You Never Know Where You'll Find One

Here's another example of a bike that, as I rode by it, caught my eye for a reason I couldn't discern until I stopped to look:





It's a Motobecane mixte from the early 1980's--the "Nobly" model, I believe.  I assembled and sold a few of them back in the day. This one is a basic model, made from carbon steel tubing and with stamped dropouts that don't have a threaded "ear" to mount a derailleur.  If I recall correctly, it came with a Huret Eco derailleur, mounted with a "claw", as derailleurs often were on low- to mid-level ten- and twelve-speeds.

One thing I know, though, is that it didn't come with this component:



By the time this Motobecane was made, very few (if any) off-the-shelf bikes came equipped with the Specialtes TA Vis-5 (commonly called the "Cyclotouriste") crankset.  By the 1980's, even European touring bikes were coming with more modern triple cranksets from Stronglight, Sugino and Shimano, which didn't require as many mounting bolts--and, by which time, offered just about the same range of gears--as the TA. 

It's also incongruous to see the crank on this particular model because it was intended as a "sport" or "ville" bike.  While a few Rene Herse city bikes were equipped with TA Cyclotouriste cranksets (particularly if the owner lived in a hilly city), a bike like the one in the photo was more likely to have a double or single chainwheel in front.  

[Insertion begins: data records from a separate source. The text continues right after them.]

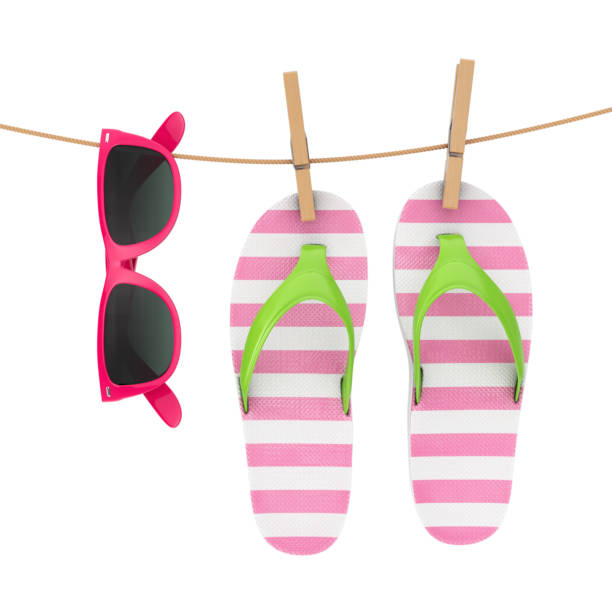 istock Colorful Modern Flip Flops with Pink Sunglasses Hanging on Clothesline. 3d Rendering 1125580702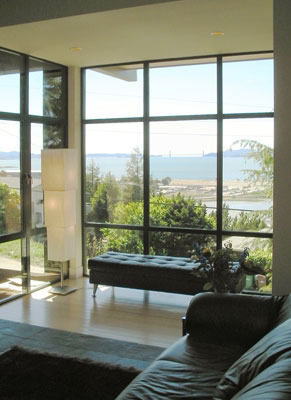 Family Room with floor to ceiling glass overlooking the San Francisco Bay and Golden Gate Bridge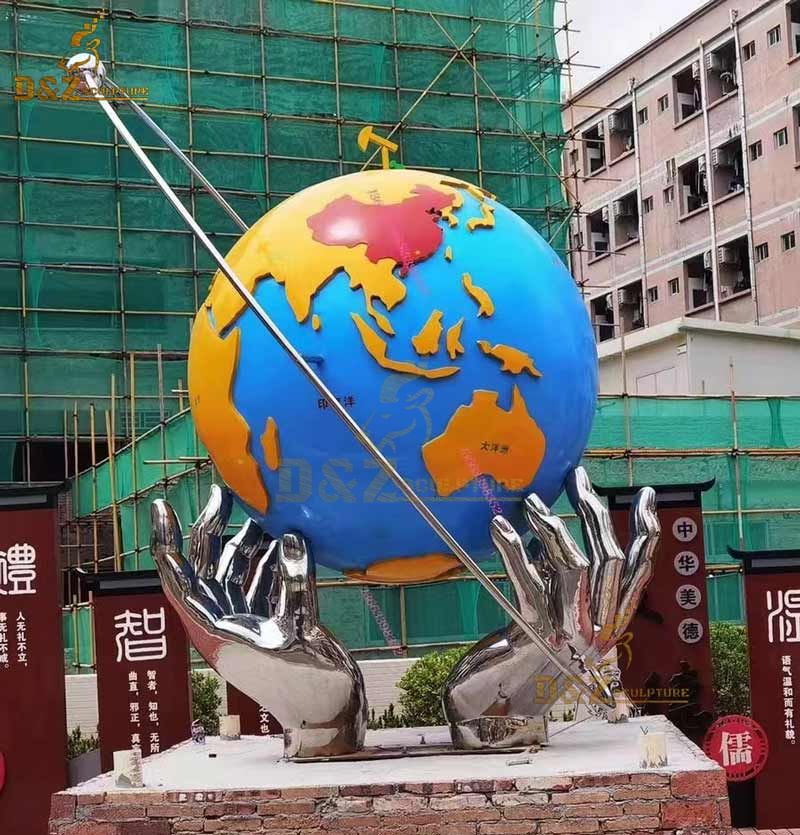 garden globe with hands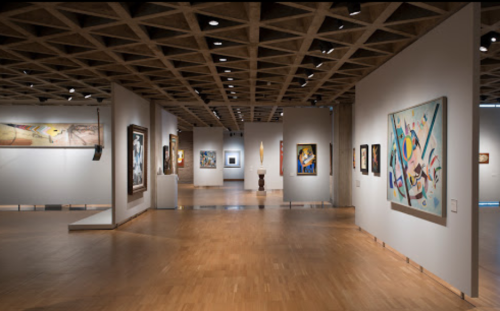 A spacious art gallery featuring various paintings and sculptures displayed on white walls and wooden floors.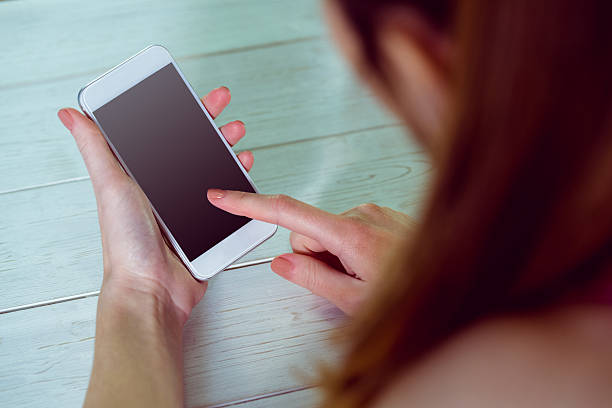 istock Casual woman using her smartphone 485047522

(For the record, I'm almost entirely sure that the bike in the photo originally had a Japanese-made Sakae Ringyo (SR) crankset.)

What I find really incongruous, though, is the fact that the TA crankset, which is intended for triple and wide-range double chainwheels, used as a single-speed.  It's a bit like using a Swiss Army knife to open a candy bar wrapper.

I wonder whether the bike's owner, or whoever installed the crankset (the same person?), realizes that he or she could sell the crankset on eBay for more than what he or she could get for the rest of the bike.